◆ Text extract:
I’m going on a pic-a-nic

June 19th, 2008

When hiking in bear country, you’re supposed to make a lot of noise so as to not surprise a bear. I’ve been yelling out ‘hey bear! Bear bear!’ Which sounds like the best beer guys at shea stadium, who yell out ‘get-cha beer here’.

Needless to say, this got old rather quickly, so we started playing ‘I’m going on a picnic…’ We started yesterday in denali.

our new mantra goes ‘apples, beers, cans of beers…xavier high school boys, youth, zaxxon’ before looping around to double letters ‘aardvark, berry bubbalicious, coca-cola…xenophobic xylophonists, yelling yeti, zippered zebras.’ This also gets incredibly old but it keeps the bears away… Or so we thought.

As we were walking into town tonight (hope, alaska pop: 150), and mia was going on a picnic (and up to g — grizzly bear repellant) we saw a dog who had cornered a black bear not 10′ away from us. We wouldn’t have spotted it otherwise.

I wish we were better about bears. No matter how prepared you think you are, you’re still a little freaked out when you actually get tested.

Denali

June 17th, 2008

We’re in an rv in denali. We dubbed the rv ‘das boot’. All-in-all it’s pretty amazing. Denali is the size of massachusetts and has only one road in it that only runs 90 miles to the west of the entrance. there are school buses that shuttle people into the interior and will stop for wildlife viewing or to pick up and drop off hikers. There is a lot of very remote wilderness here.

You can pretty much hike everywhere in the interior because there are no trails and almost no trees, due to the treeline being at 2000 feet.

Yesterday on the bus, we saw a sleeping grizzly. Thing was big. And kind of sweet looking. We’re really into bear safety now. I’m kind of obsessed with it, actually.

Whenever someone on the shuttle bus spots an animal in the distance (and it can be up to about a mile away), they yell for the driver to stop so that we can all stare at the dot on the hillside and take pictures that won’t turn out. During these moments, I spend my time documenting people taking pictures, which will actually turn out.

I’ll post photos upon my return. Lots of typing because the three other occupants of das boot are sleeping in. I death-marched them to the top of a peak yesterday, so they’re tired and hate me. They’ll probably hate me more when they find out that I’ll be doing it again today.

First impressions

June 15th, 2008

My first impression of alaska is that it seems like a more intense version of washington state. Longer days (midnight sun!), bigger mountains, a more ethnically diverse population (surprisingly) who are even friendlier than the moderately diverse washington population. Basically, it’s the pacific northwest taken to its logical conclusion.

◆ The data:
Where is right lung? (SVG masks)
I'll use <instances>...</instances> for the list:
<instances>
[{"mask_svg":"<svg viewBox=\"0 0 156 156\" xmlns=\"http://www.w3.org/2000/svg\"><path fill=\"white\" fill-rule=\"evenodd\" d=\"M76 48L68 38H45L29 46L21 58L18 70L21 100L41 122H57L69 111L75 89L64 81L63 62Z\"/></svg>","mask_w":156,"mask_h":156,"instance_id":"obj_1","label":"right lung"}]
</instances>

...

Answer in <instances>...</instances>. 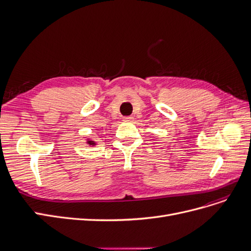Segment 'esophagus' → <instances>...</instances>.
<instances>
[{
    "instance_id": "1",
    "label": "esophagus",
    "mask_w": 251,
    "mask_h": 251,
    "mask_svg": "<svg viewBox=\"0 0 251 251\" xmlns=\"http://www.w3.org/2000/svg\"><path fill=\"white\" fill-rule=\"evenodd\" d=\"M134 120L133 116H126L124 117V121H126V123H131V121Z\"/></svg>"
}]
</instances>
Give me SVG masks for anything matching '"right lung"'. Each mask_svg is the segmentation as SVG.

--

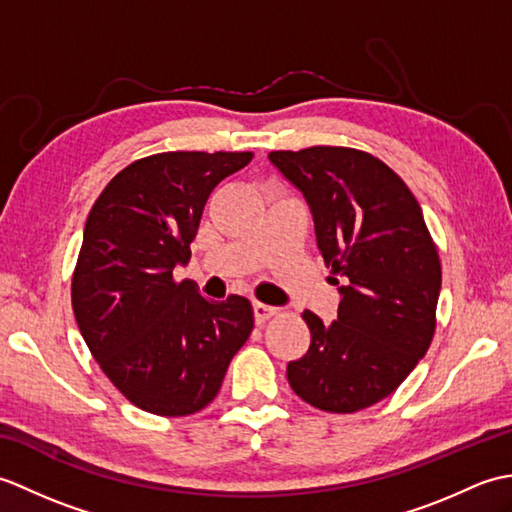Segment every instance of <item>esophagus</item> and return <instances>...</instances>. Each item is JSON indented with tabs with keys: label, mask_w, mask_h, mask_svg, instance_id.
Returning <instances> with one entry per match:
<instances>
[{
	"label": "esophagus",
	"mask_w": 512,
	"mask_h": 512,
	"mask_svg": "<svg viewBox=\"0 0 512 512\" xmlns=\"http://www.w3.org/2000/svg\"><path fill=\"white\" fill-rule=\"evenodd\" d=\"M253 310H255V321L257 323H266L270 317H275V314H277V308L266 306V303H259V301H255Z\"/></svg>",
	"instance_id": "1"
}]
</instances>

◆ Task list:
1. According to the Alaska blog, what name did the group give their RV?
2. Pull out each line of the records that contains the string "masks". Case counts.

◆ Answers provided:
1. Das boot.

2.
Where is right lung? (SVG masks)
Give me SVG masks for anything matching '"right lung"'. Each mask_svg is the segmentation as SVG.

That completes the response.